*** Begin section ***

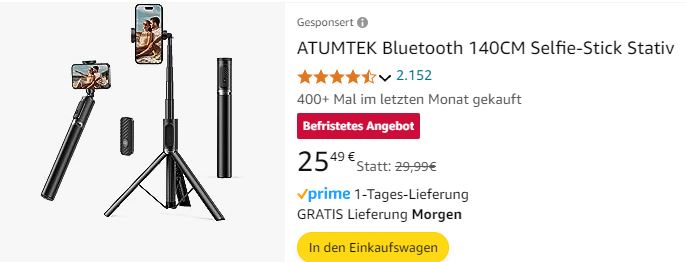 Selfie-Sticks im Test: Welcher ist der beste? 3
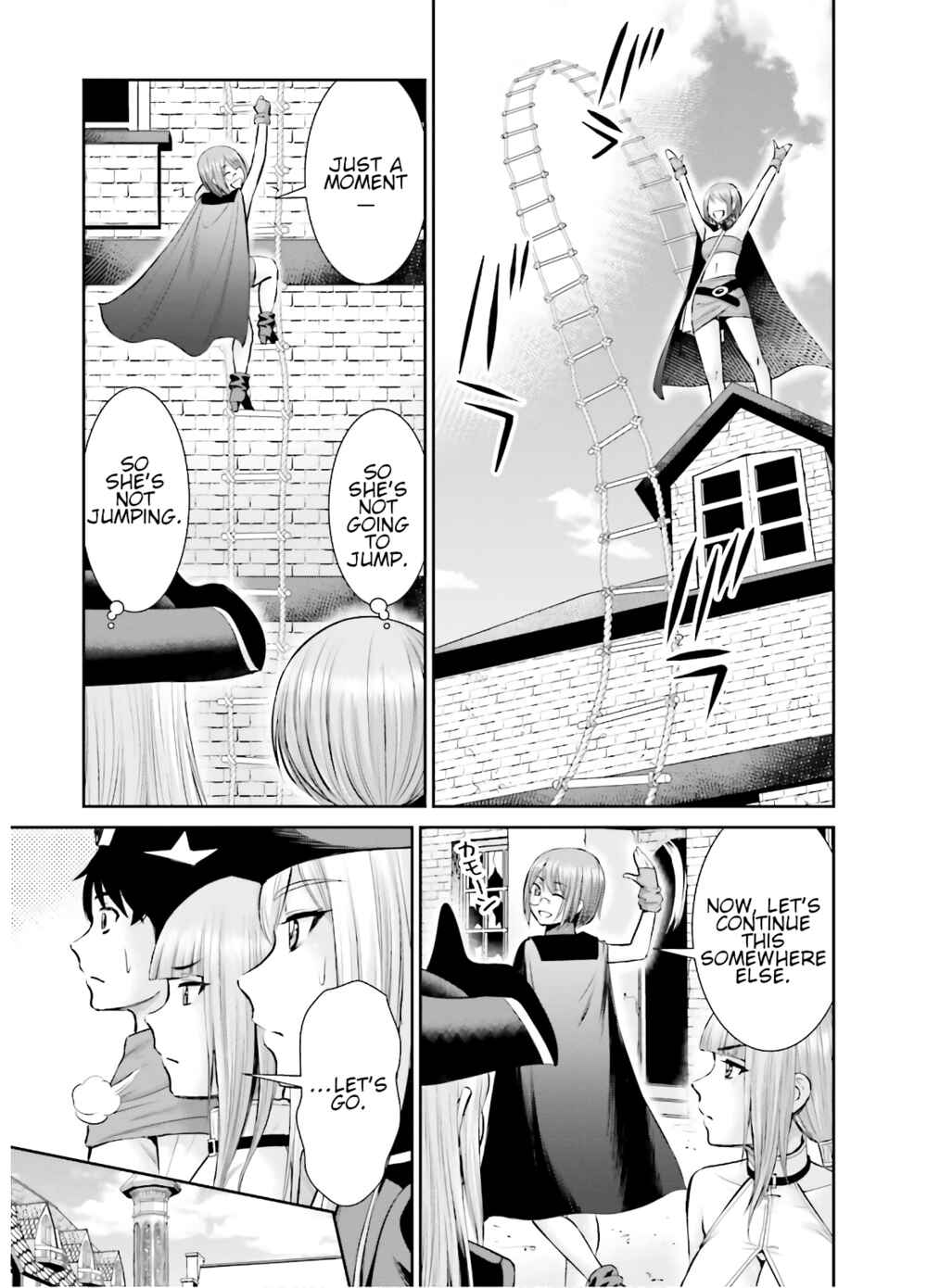 Page 9 Chapter 7 Karma na Skill de Musou suru Isekai Harem Kaitoudan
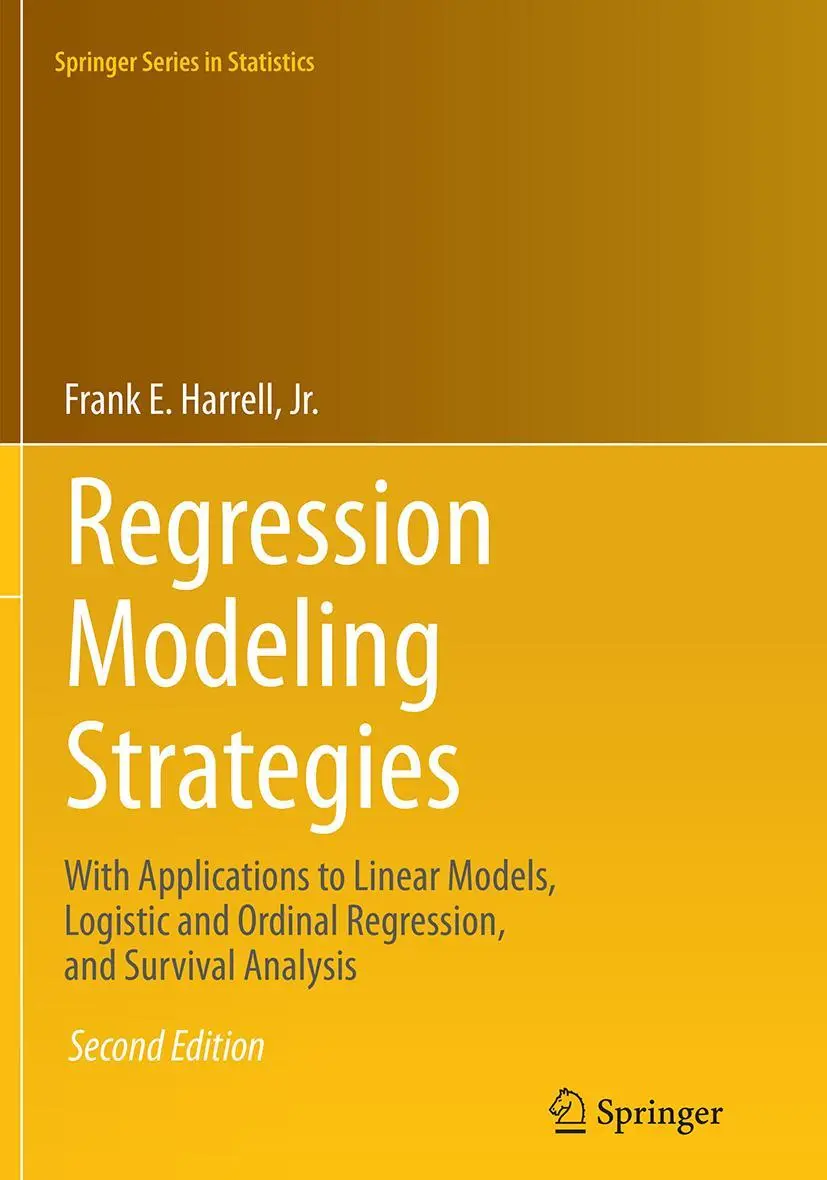 Cover: 9783319330396 | Regression Modeling Strategies | Jr. Harrell | Taschenbuch | xxv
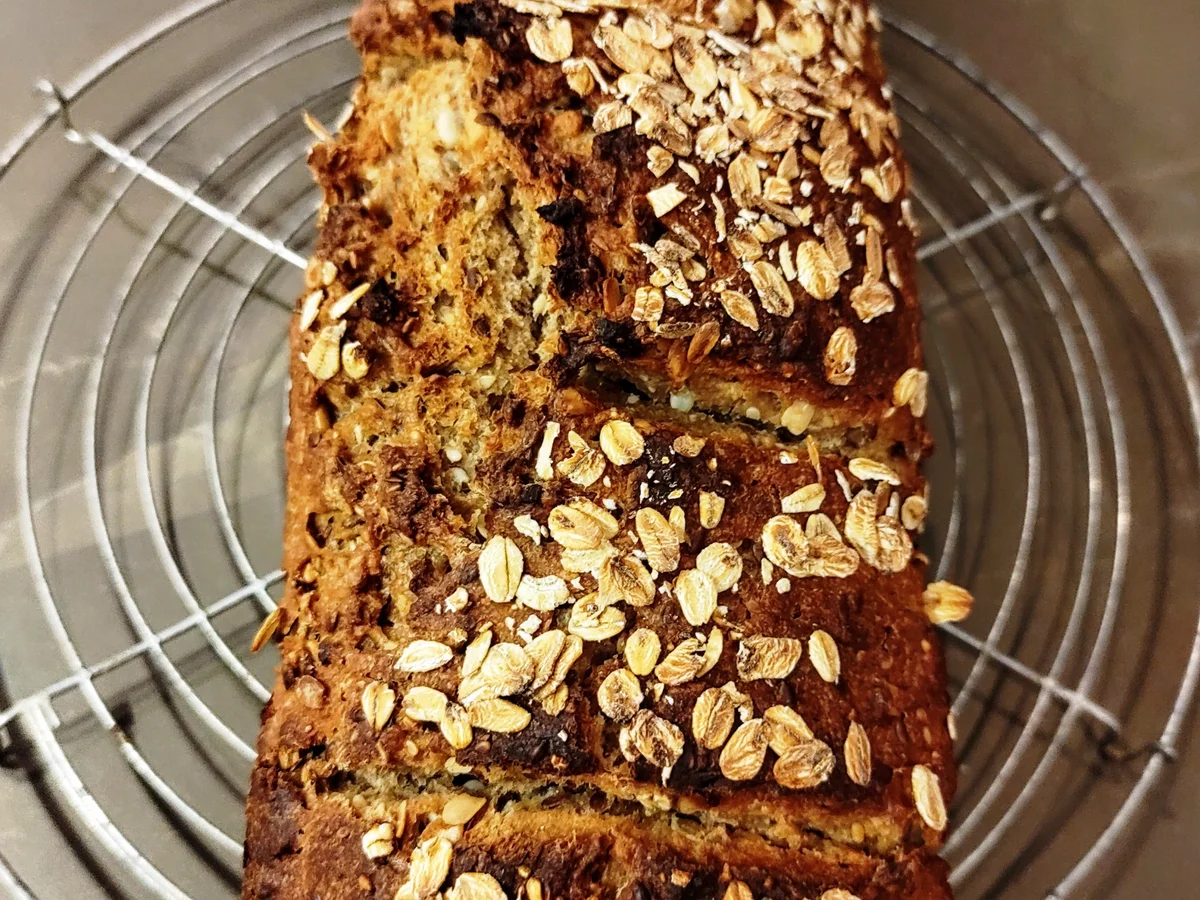 Hafervollkornbrot mit Molke aus Sauerteig - Rezept - Bild Nr. 13711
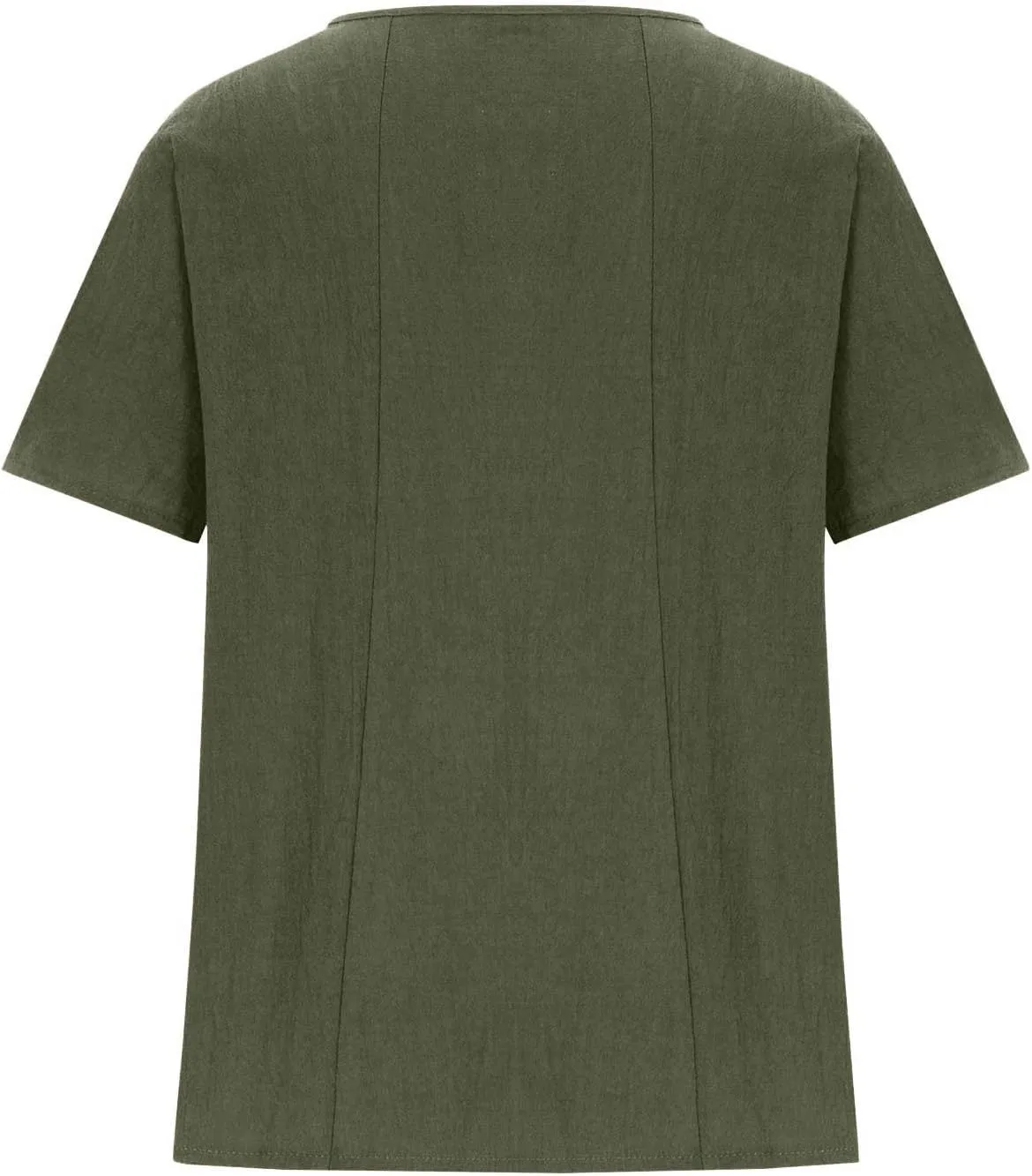 Short Sleeve Tshirts for Women Fall Summer Boat Neck Linen Daisy Flower Loose Fit Long Tops Shirt Women 2024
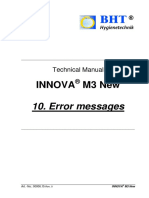00006.15 M3New - TM - 10 - Error Messages - E - Rev. 0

*** End section ***

● Exercise instructions: Images should not appear in the copy; retype the listing above exactly.

● Result of the exercise:
 Selfie-Sticks im Test: Welcher ist der beste? 3
 Page 9 Chapter 7 Karma na Skill de Musou suru Isekai Harem Kaitoudan
 Cover: 9783319330396 | Regression Modeling Strategies | Jr. Harrell | Taschenbuch | xxv
 Hafervollkornbrot mit Molke aus Sauerteig - Rezept - Bild Nr. 13711
 Short Sleeve Tshirts for Women Fall Summer Boat Neck Linen Daisy Flower Loose Fit Long Tops Shirt Women 2024
00006.15 M3New - TM - 10 - Error Messages - E - Rev. 0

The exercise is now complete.